Marsh: After the BSE outbreak in the United Kingdom, Canada and the U.S. instituted similar programs to minimize the risks of BSE transmission. To a great extent, it is much more important to consider the world’s reaction to U.S. and Canadian efforts to minimize this risk. Although Canada is much more dependent on beef exports than is the U.S., both countries need healthy export markets. For example, Canada has historically been the third or fourth largest export market for U.S. beef. The continuation of a ban by the U.S. on imports of Canadian beef and cattle would not have much of an effect on U.S. prices if the rest of the world would decide to import Canadian beef.
Q: If the U.S. refuses to open our borders to imports of Canadian beef and cattle, could this have implications with respect to the World Trade Organization?
Brester: Participating countries have developed the WTO to establish and enforce trade rules so that member countries do not unfairly invoke trade restrictions. However, all WTO member countries retain the right to ensure that imports are safe. This, of course, is the heart of the beef trade disagreement between the U.S. and the E.U. regarding the use of growth hormones. Scientific evidence is used in trade disputes to determine whether or not consumers are at risk. If the rest of the world decides that the Canadian industry has a safe beef system, then the U.S. would have to prove that Canadian beef is unsafe if we were to continue a unilateral trade ban.
Q: Some have argued that the ban on U.S. imports of Canadian cattle and beef that occurred in 2003 was the major reason for record cattle prices last year. Was this the major reason?

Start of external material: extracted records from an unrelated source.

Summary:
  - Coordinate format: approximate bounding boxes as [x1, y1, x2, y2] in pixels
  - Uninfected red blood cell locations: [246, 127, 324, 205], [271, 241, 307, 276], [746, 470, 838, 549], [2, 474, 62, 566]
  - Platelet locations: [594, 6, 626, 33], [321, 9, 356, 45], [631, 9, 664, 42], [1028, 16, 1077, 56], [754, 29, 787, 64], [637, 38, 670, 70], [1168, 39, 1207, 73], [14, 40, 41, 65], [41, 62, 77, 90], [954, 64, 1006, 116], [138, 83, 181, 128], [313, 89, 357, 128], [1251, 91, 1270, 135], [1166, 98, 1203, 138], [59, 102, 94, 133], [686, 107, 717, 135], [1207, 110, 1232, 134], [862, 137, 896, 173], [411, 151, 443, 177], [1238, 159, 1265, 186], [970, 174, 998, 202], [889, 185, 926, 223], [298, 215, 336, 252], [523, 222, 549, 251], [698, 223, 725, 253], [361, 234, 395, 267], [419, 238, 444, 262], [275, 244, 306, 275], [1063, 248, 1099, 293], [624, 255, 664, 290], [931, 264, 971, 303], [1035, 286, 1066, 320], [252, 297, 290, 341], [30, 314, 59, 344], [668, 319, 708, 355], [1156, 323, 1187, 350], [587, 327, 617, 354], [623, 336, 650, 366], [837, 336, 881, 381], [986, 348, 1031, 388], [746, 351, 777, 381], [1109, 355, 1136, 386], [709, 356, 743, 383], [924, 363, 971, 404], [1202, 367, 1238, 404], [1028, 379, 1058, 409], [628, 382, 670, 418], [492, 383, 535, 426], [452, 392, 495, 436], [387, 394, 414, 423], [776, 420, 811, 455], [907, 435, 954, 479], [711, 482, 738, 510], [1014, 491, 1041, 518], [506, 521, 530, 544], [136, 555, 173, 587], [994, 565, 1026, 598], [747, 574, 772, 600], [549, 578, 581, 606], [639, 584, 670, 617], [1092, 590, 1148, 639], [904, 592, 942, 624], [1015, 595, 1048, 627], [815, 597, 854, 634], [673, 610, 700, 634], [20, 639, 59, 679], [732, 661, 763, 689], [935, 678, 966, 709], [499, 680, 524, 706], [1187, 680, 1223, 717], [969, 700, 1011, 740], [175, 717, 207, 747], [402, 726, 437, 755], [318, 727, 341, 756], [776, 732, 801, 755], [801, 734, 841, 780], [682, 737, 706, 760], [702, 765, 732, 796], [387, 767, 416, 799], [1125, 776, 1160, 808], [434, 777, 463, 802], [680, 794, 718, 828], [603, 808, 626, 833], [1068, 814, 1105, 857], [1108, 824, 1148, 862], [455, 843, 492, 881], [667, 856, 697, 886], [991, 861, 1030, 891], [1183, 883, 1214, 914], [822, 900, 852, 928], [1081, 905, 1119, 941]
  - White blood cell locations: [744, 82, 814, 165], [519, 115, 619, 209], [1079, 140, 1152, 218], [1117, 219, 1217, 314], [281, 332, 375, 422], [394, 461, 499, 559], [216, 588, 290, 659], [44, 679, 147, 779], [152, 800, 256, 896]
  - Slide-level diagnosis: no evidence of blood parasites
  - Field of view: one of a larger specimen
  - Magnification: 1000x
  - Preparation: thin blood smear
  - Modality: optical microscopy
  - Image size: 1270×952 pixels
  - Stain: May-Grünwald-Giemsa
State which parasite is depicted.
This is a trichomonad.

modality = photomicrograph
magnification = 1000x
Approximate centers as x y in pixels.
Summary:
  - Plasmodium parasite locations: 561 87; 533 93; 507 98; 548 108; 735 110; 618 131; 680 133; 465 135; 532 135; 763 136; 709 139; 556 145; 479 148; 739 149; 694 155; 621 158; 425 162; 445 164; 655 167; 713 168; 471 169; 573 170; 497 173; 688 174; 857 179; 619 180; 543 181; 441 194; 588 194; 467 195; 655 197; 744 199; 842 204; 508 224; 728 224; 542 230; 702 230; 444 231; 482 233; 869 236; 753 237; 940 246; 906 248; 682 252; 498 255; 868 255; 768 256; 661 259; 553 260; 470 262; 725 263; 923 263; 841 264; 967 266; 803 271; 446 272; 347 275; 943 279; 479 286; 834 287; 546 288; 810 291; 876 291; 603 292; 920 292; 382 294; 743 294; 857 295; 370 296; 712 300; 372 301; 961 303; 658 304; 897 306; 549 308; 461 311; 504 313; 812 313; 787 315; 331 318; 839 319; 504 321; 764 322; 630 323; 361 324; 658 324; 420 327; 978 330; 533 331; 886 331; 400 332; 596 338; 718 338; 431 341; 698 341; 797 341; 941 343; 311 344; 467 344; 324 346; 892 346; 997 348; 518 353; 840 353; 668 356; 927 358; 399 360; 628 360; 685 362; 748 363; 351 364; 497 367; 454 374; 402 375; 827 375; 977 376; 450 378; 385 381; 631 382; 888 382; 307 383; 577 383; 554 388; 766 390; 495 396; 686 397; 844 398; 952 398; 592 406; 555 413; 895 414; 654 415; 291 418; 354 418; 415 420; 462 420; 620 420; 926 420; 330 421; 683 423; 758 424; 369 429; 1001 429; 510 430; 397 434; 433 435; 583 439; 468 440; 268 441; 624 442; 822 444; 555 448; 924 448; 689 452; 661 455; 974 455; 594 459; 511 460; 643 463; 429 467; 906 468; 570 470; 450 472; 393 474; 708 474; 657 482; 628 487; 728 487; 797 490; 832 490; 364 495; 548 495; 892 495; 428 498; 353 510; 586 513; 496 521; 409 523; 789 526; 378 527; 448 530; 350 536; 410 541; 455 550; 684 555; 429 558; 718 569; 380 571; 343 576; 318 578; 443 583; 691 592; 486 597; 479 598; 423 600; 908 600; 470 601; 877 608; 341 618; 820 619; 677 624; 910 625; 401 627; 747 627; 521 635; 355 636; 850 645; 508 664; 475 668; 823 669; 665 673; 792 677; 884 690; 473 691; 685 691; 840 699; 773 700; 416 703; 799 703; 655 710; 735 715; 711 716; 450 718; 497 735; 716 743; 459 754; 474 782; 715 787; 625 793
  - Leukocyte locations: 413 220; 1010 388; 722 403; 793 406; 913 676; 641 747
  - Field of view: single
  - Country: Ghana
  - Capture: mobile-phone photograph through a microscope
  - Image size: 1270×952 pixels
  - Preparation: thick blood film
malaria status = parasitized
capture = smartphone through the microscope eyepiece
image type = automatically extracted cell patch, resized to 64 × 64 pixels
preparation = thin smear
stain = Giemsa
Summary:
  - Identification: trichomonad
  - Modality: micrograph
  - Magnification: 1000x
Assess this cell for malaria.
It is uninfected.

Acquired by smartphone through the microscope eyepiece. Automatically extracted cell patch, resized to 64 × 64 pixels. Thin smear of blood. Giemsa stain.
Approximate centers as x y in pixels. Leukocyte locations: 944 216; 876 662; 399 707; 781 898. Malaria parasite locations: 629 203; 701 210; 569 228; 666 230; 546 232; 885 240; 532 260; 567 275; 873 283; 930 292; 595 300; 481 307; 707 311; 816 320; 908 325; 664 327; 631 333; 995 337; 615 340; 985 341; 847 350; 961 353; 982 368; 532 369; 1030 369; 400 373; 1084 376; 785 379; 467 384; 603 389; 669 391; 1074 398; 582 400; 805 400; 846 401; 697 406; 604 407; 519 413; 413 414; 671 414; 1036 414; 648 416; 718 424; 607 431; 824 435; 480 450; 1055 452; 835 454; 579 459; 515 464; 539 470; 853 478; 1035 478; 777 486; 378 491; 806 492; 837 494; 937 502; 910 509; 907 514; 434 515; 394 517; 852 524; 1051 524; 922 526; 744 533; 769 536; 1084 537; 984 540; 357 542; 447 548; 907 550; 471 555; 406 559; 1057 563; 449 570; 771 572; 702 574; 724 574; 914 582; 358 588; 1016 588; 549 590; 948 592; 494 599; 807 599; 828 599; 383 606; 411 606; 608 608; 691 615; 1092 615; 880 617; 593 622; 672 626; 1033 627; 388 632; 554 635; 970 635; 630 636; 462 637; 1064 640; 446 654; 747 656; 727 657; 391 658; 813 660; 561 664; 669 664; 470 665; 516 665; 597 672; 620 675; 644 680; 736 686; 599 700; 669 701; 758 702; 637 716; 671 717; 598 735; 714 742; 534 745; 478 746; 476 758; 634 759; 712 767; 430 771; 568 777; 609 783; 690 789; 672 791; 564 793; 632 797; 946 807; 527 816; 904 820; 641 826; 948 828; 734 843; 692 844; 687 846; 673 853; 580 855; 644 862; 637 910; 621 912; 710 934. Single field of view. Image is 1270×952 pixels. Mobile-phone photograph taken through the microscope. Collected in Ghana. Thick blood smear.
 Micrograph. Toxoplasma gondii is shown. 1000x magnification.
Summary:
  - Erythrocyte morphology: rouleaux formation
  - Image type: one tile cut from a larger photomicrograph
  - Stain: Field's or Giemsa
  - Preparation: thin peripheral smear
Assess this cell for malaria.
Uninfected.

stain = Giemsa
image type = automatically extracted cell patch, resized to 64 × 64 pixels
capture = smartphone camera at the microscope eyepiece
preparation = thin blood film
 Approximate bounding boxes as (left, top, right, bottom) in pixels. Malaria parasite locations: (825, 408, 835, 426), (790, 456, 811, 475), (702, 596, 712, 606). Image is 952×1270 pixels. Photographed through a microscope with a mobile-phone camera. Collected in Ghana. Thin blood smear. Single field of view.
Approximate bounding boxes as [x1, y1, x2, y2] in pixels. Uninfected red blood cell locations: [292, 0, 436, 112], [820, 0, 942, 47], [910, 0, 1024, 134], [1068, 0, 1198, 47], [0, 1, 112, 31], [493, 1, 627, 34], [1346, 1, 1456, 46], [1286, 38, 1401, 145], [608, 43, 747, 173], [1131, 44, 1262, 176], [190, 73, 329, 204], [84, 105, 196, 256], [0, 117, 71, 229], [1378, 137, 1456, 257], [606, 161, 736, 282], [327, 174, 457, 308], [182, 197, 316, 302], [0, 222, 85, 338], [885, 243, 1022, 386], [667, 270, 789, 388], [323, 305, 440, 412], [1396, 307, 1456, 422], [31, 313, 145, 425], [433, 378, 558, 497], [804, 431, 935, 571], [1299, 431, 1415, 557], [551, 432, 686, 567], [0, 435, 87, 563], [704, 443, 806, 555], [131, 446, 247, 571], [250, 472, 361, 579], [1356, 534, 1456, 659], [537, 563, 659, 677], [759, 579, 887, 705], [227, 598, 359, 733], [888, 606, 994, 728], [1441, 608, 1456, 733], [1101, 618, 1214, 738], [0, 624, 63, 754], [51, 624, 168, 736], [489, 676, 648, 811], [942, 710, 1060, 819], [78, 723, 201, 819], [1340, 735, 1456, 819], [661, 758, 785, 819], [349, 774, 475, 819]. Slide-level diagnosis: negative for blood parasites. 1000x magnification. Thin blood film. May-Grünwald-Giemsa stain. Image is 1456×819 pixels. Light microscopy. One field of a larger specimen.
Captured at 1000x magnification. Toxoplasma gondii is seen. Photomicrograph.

Marsh: Without a doubt, the world’s trade embargo was a catalyst for record prices in 2003. Nonetheless, U.S. fed and feeder cattle prices were already 20% higher in May 2003 than in October 2002 because of supply and demand fundamentals. My research has shown that about 20% of 2003 price increases was the result of the U.S. ban on Canadian cattle and beef imports. The majority of the price increase (70%) was the result of strong consumer demand, reduced domestic supplies, lower slaughter weights, and increased by–product values. Another 10% of the price increase was caused by lower worldwide beef supplies. More importantly, if only the U.S. had banned Canadian beef imports, the impact on U.S. cattle prices would have been even smaller than the 20% increase suggested by my research.
Q: Why is there so much animosity and divisiveness in the cattle business? What started it and can it be moderated?
Brester: First, part of the answer to the question centers on trade. For over 200 years, economists have recognized that trade is beneficial for societies. However, we also recognize that trade is not likely beneficial for every group within a society. Second, it is often convenient for some to think about "U.S. imports" or "Canadian exports," but in reality, neither "country" directly imports or exports beef. It is companies within those countries that choose to import or export so that they can operate pro table enterprises. Third, in many respects, the beef industry is much like other industries in which many segments exist between the raw input and retail levels. For example, high feeder cattle prices are good for feeder cattle producers, but gnaw away at feedlot profits much like high steel and labor prices reduce the profitability of tractor manufacturers. Fourth, some individuals and groups will often use the "trade" issue as a means to further personal, political, and group agendas. Often, the stated goals of these agendas are thinly veiled and inconsistent with proposed actions. Fifth, economists agree that competition within and across economic sectors increases the availability of goods and services and reduces prices to consumers. So, much like a basketball game in which spectators enjoy viewing competition and appreciating its outcome, that enjoyment would be greatly reduced if spectators were forced to participate in that competition that is, which of us would like to be on the receiving end of a Shaquille O’Neal elbow?